_Extrait du texte_

+ + + + +

Romuald Avet : Il est vrai que la question se pose de la liberté de l'enfant d'être là, il n'a pas toujours le choix mais il ne l'avait pas tout à fait non plus dans les orphelinats de Januz Korczak compte tenu de sa situation ou à Moulin Vieux. Néanmoins, la participation à la décision de l'enfant doit faire partie de l'exercice des droits. Si la protection de l'enfant peut exiger le placement, celui-ci n'invalide pas nécessairement son engagement dans un processus éducatif ou l'enfant découvre justement qu'il n'est pas seulement l'objet des décisions des adultes mais aussi concrètement l'acteur de sa vie quotidienne et de son devenir.
Michèle Mialet : Ce n’est pas une raison parce que l’on a pas envie d’être quelque part (l’enfant n’a pas non plus choisi d’être un enfant des rues, un orphelin ou un enfant rejeté) que l’on ne doit pas vous permettre d’agir sur votre environnement éducatif ou soignant. Si l’on considère que l’enfant est aussi un citoyen, cela dépasse la contrainte d’être là, il s’en saisira ou pas, tout de suite ou plus tard, mais l’adulte et ses pairs l’encourageront « à faire avec ».
Prétendre appliquer les mêmes principes démocratiques à tous les membres d’une même communauté éducative, n’est-ce pas être dans la confusion entre le statut d’un enfant par essence immature et celui d’un adulte chargé de responsabilité ?
Michèle Mialet : Avoir les mêmes droits cela ne signifie pas être identiques. Les différences existent et la place de l’enfant ne se confond pas avec la place de l’adulte. Bien au contraire, les responsabilités des uns et des autres sont clairement statuées. Et même, comme à Moulin Vieux, lorsque les enfants font la preuve qu’ils peuvent « faire tourner » le lieu de vie sans la présence des adultes, ils ne se prennent pas pour ces adultes et ne se prennent pas pour des adultes.
Romuald Avet : Il est vrai que les Républiques d'enfants sont allés loin dans l'exercice de la démocratie éducative, en affirmant un principe d'égalité de droits entre adultes et enfants, mais sans jamais annuler leurs différences. L'immaturité de l'enfant dans ces communautés ne se pose pas vraiment dans la mesure où les âges sont volontairement différenciés et où chacun est amené à prendre des responsabilités en fonction de ses moyens propres, de sa maturité psychique et de son âge. Dans ces communautés, les enfants restent des enfants et les adultes des adultes mais les uns et les autres ont des droits et des devoirs clairement identifiés.

+ + + + +

_Objectifs_
- 1) Reformulez sous forme de liste le paragraphe du texte sur la démocratie éducative qui commence par « Avoir les mêmes droits », en conservant ses idées essentielles.
- 2) Reprenez le texte sur la démocratie éducative après sa dernière phrase et poursuivez-le.

_Informations présentées_
+ + + + +

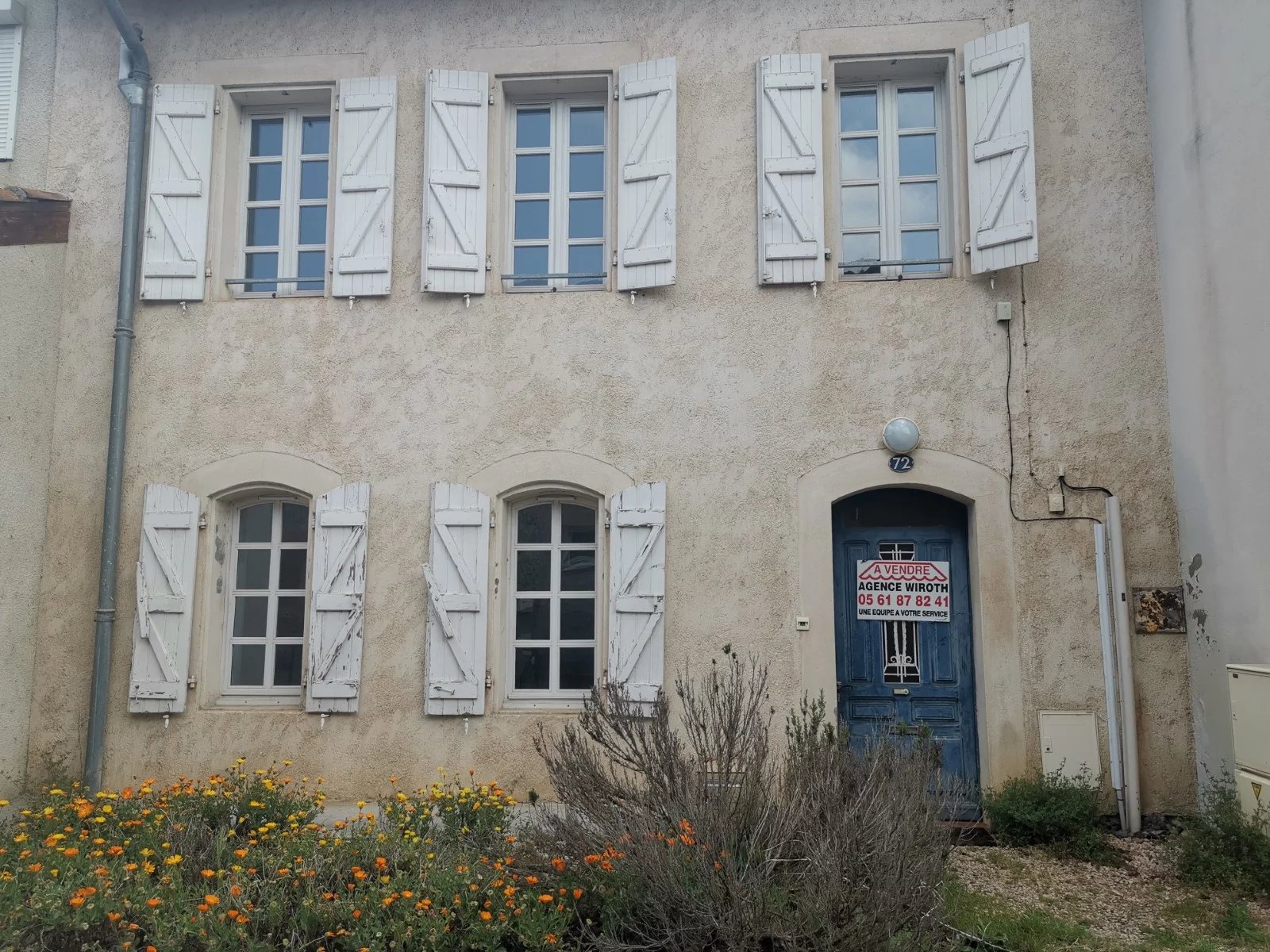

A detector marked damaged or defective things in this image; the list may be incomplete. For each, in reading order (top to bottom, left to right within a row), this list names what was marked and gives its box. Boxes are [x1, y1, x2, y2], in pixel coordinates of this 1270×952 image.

+ + + + +

_Liste des réponses_
- 1)
- Avoir les mêmes droits ne signifie pas être identiques.
- Les différences existent : la place de l'enfant ne se confond pas avec celle de l'adulte.
- Les responsabilités des uns et des autres sont clairement établies.
- À Moulin Vieux, même lorsque les enfants montrent qu'ils peuvent faire tourner le lieu de vie sans les adultes, ils ne se prennent ni pour ces adultes ni pour des adultes.

- 2)
Vouloir appliquer les principes des Républiques d’enfants à une époque largement dominée par des appels au retour à l’autorité et à la répression de la délinquance juvénile, n’est pas soit utopique, soit provocateur ?
Romuald Avet : Oui, à leur époque, les Républiques d'enfants pouvaient paraître une utopie, tant elles étaient en rupture avec un ordre établi, néanmoins elles ont pu exister et se développer dans ces sociétés où la démocratie n'existait pas ou n'existait plus. Des expériences d'autogestion éducative continuent, elles demeurent toujours marginales et résistent souvent aux tentatives de l'administration ou du pouvoir politique pour les faire disparaître. Elles ne sont pas dans le sens de l'histoire, en effet, car elles sont fondamentalement en rupture avec notre système capitaliste libéral qui infiltre si profondément l'esprit du temps. Sait-on jamais, la démocratie est mise à mal mais l'impasse dans laquelle nous nous trouvons dans notre système éducatif nous conduira peut-être à réinterroger la place de l'enfant et la question de sa citoyenneté ?
Michèle Mialet : On ne peut pas dire que l’environnement social et politique des Républiques d’enfants dont nous parlons ait été favorable aux innovations : occupation russe puis influence nazie pour Korczak, fascisme pour les Muchachos, occupation pour Moulin Vieux etc., et pourtant ces expériences ont marché. S’il est vrai que la période actuelle friande de normalité sociale et d’autoritarisme offre peu de place à l’innovation citoyenne, il existe certains lieux qui rendent possible et mettent en pratique une humanisation institutionnelle.
N’est-ce pas démagogique de faire croire que l’on peut donner autant de pouvoir à des enfants qu’à des adultes dans une petite communauté isolée, alors que ce sont les adultes qui décident de tout dans le reste de la société ?
Romuald Avet : Il sera nécessaire en effet certainement de repenser le statut de l'enfant dans une société démocratique, pour transformer réellement les conditions de son éducation. C'est une révolution anthropologique que les artisans de l'expérience des Républiques d'enfants ont inaugurée, dans le siècle précédent, à travers le mouvement de l’éducation nouvelle. On ne voit pas aujourd’hui se dessiner une telle perspective. Souhaitons que l’on ne décourage pas ceux qui souhaiteraient s’engager sur cette voie.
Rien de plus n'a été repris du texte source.